Премьера фильма состоялась в октябре 1932 года. Критики оценивали его по-разному, но все единодушно сходились в одном: родилась новая звезда экрана. Агрессивно-сексуальный стиль Уэст и ее остроумие мгновенно завоевывали сердца аудитории — особенно мужской ее части. Актриса появлялась всего в нескольких эпизодах, однако именно они и запомнились. Реплики, написанные ею: «Я — девушка, которая потеряла свою репутацию и никогда по ней не скучала», и другие мгновенно стали крылатыми фразами. Как признал впоследствии Рафт: «Мэй Уэст была на высоте, она затмила всех, кроме разве что оператора».

Зрители требовали новых фильмов с Мэй Уэст, и «Парамаунт», финансовые дела которой в ту пору шли неважно, не могла игнорировать их мнения. И вот Уэст — сорокалетняя, невысокая, с лишними килограммами и не в меру пышными формами — подписывает со студией длительный контракт, по условиям которого ей полагался самый высокий гонорар, какой никогда еще не получали актеры в студии. На съемках своего следующего фильма по пьесе «Бриллиантовая Лил» она осуществляла полный творческий контроль.
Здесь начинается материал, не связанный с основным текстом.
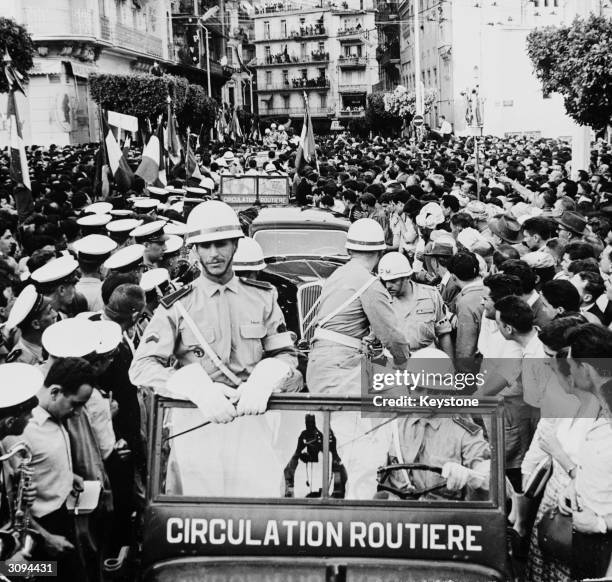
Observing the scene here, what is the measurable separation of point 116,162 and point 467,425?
12.3 m

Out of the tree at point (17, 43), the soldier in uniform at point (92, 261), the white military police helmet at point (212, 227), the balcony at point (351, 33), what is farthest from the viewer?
the balcony at point (351, 33)

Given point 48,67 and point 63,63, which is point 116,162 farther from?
point 48,67

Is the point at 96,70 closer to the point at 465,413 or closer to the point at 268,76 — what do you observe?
the point at 465,413

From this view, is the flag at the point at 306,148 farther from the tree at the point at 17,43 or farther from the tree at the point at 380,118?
the tree at the point at 380,118

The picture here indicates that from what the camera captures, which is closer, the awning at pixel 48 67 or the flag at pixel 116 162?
the flag at pixel 116 162

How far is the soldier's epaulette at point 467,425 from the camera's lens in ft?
12.6

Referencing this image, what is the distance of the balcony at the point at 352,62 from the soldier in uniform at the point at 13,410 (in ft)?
283

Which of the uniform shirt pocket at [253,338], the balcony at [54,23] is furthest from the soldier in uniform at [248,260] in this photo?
the balcony at [54,23]

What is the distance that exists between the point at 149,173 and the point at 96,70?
80.7 ft

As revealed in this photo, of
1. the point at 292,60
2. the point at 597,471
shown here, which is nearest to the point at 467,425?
the point at 597,471

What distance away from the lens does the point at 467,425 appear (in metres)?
3.95

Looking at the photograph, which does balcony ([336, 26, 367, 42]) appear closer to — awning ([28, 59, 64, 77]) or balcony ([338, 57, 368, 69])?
balcony ([338, 57, 368, 69])

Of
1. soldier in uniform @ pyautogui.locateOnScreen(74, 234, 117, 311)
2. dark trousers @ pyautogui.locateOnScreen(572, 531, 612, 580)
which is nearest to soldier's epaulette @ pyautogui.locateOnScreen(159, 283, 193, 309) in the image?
dark trousers @ pyautogui.locateOnScreen(572, 531, 612, 580)

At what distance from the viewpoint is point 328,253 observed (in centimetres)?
1051
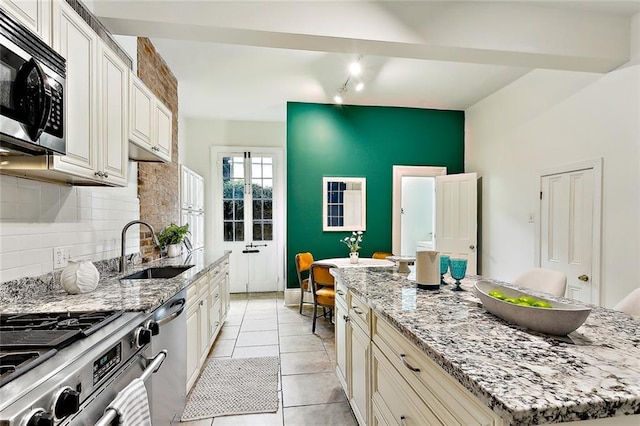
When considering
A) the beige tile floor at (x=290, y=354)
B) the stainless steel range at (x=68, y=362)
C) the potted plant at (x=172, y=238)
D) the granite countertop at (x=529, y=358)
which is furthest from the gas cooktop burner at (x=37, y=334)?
the potted plant at (x=172, y=238)

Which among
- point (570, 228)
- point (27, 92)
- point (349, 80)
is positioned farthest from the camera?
point (349, 80)

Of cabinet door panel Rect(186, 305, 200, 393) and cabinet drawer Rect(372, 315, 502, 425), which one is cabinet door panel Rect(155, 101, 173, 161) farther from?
cabinet drawer Rect(372, 315, 502, 425)

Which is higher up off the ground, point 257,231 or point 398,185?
point 398,185

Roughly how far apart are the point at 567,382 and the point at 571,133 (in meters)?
3.50

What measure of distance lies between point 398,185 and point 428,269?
3.49 meters

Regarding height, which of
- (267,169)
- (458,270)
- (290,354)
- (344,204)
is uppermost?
(267,169)

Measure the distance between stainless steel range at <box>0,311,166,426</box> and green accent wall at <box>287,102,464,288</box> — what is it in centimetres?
351

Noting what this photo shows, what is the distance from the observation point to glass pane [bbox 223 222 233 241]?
18.8ft

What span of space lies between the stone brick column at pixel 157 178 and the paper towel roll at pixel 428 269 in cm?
256

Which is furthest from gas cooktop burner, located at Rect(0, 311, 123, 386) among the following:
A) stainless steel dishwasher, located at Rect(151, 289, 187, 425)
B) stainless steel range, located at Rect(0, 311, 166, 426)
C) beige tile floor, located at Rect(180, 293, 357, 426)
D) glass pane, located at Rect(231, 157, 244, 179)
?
glass pane, located at Rect(231, 157, 244, 179)

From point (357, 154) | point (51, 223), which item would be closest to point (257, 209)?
point (357, 154)

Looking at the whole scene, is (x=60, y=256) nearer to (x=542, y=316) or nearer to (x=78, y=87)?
(x=78, y=87)

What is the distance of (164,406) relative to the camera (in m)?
1.58

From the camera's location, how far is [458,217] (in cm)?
486
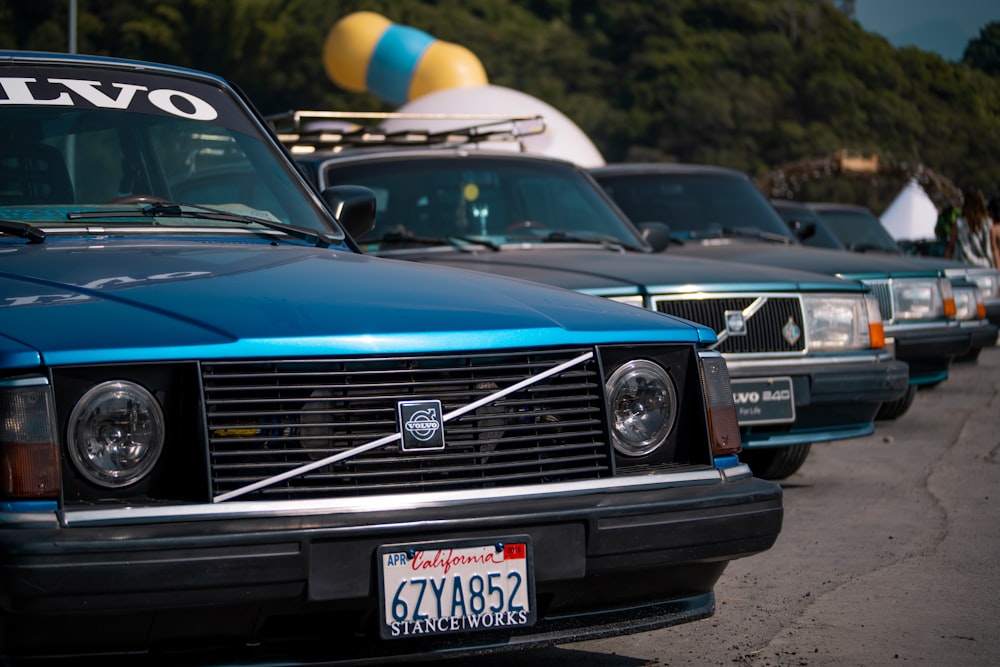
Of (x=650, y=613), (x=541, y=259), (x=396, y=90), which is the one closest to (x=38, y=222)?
(x=650, y=613)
Никогда в истории Голливуда актриса — или актер — не добивались такой полноты власти, да еще в такое короткое время.

ТОЛКОВАНИЕ Когда Мэй Уэст впервые появилась в Голливуде, все вроде бы было против нее — она не проходила по общепринятым меркам ни по возрасту, ни по фигуре. Первоначально у режиссера и армии студийных администраторов была одна простая цель: отснять актрису в паре эпизодов, чтобы оживить скучную картину, а потом распрощаться с ней и отправить назад в Нью-Йорк. У нее не было никакой власти, никаких рычагов воздействия на процесс съемок, и возьмись она воевать на предложенном ей поле — где звезд и звездочек было пруд пруди и их труд беззастенчиво эксплуатировался, — она бы не добилась решительно ничего. Талант Уэст проявился и в ее способе ведения войны: в том, чтобы медленно, но верно переместить боевые действия в местность, удобную для нее.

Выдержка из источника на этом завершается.